Thursday 11th January 2007
The Pearl of the Orient Is one of the names for Shanghai (Whore of the East, is another!). This morning we took the ‘tourist tunnel’ from the Bund to Pudong – the ultra-modern side of the river. The tourist tunnel is a garish, illuminated, psychedelic way of crossing under the river in a capsule car. Very tasteless, but good fun. And what a surprise (not!) that once we were there, and standing at the ground floor entry point to the Peral Oriental Tower, I suggested to Sid (remember, his fear of heights) that we take the ride to the viewing towers at 630 metres, to get a view of this amazing city from above. Well, he conquered more demons and said, ‘let’s go for it’. It was a shame that this was our first day with some cloud so the view was not what it might have been, but pretty stunning nevertheless. Most interesting though was the municipal museum, back on the ground floor.
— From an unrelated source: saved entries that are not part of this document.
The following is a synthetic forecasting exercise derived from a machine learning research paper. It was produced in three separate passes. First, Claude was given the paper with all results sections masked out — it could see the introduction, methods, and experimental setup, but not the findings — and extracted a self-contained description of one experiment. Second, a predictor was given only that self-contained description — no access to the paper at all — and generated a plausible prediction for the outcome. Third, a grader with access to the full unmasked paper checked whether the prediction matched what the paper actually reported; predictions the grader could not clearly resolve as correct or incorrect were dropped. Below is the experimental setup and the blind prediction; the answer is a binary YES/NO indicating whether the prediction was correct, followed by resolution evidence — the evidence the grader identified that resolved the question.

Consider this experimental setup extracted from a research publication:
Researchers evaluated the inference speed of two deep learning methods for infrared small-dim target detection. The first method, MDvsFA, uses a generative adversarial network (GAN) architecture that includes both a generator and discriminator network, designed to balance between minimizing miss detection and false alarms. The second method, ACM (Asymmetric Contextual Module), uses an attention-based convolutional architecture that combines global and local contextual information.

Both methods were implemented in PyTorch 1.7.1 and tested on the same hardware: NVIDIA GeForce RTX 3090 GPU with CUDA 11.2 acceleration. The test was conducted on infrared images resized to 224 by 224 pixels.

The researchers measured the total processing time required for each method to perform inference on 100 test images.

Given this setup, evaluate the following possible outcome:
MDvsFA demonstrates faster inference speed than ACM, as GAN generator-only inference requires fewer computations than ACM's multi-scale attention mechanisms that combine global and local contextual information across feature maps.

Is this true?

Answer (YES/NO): NO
Five exhibition halls beautifully illustrating the history of the city, with really good explanations about the British colonial period and the French Concession. We then took an afternoon three-hour boat cruise along the Huangpu River to where it joins the Yangtze River. I knew Shanghai was one of the biggest ports in the world, but that doesn’t mean much until you see the number of barges and boats on the river – masses of them shifting just about everything you can imagine. It was a very nice relaxing way to spend the afternoon, without having to absorb lots of facts which made a pleasant change after the past week of trying to drink everything in. Tonight we ate at another Lonely Planet recommendation (in the French Concession – no French influence apparent here anymore) – good food, but what we chose was far too spicy for me. That’s the trouble with eating-by-pictures – on one occasion Sid ended up with a plate of black worms, or at least that’s what it looked like but was in fact cold (not just cool, but deliberately very cold) noodles in something black. Tonight, I ended up with a chicken dish which was very tasty so long as you avoided the red bits (which was most of it) as they were the hottest, spiciest chillis I’ve ever tasted. Burning sensation saved by the best toffee bananas ever! (Sid’s just off to take his Gaviscon, in case). Lovely taxi ride back to the hotel. This city at night makes New York look like it’s suffering from power failure.